Dataset content:
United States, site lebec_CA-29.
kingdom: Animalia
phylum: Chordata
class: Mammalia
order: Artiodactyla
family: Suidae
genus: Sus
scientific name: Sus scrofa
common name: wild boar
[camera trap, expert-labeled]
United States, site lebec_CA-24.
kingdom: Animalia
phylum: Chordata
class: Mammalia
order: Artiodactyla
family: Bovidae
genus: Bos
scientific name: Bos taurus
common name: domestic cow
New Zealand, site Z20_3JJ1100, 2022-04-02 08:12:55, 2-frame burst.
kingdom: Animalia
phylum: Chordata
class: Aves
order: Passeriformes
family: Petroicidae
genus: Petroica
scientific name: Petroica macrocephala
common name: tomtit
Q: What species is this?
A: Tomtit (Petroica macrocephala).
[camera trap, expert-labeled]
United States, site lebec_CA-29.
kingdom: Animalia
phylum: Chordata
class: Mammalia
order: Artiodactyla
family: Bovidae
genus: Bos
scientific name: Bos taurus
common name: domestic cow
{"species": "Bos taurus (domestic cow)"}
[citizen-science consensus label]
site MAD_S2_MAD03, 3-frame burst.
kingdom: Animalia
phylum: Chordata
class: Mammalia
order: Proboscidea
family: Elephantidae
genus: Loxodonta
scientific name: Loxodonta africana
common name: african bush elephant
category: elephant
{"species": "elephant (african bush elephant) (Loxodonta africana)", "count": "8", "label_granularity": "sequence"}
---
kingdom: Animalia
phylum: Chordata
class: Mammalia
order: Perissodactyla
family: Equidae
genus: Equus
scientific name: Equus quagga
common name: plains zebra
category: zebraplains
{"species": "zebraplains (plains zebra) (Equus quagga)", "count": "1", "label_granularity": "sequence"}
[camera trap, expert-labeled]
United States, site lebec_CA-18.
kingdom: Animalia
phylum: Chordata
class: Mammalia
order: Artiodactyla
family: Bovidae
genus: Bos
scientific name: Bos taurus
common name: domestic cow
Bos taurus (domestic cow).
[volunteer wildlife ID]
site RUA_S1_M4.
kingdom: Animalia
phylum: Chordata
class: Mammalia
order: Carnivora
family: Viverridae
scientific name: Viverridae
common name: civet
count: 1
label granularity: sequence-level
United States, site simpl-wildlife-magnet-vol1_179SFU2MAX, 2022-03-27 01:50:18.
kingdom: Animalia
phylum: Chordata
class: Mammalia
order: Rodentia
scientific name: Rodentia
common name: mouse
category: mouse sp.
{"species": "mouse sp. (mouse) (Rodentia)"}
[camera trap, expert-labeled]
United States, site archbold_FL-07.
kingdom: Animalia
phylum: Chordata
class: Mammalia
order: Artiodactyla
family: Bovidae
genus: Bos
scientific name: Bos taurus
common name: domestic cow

Action item: Exactly as they appear, write out the lines from the one containing "family: Viverridae" through the final line of the entries above, both included.

Solution for this task:
family: Viverridae
scientific name: Viverridae
common name: civet
count: 1
label granularity: sequence-level
United States, site simpl-wildlife-magnet-vol1_179SFU2MAX, 2022-03-27 01:50:18.
kingdom: Animalia
phylum: Chordata
class: Mammalia
order: Rodentia
scientific name: Rodentia
common name: mouse
category: mouse sp.
{"species": "mouse sp. (mouse) (Rodentia)"}
[camera trap, expert-labeled]
United States, site archbold_FL-07.
kingdom: Animalia
phylum: Chordata
class: Mammalia
order: Artiodactyla
family: Bovidae
genus: Bos
scientific name: Bos taurus
common name: domestic cow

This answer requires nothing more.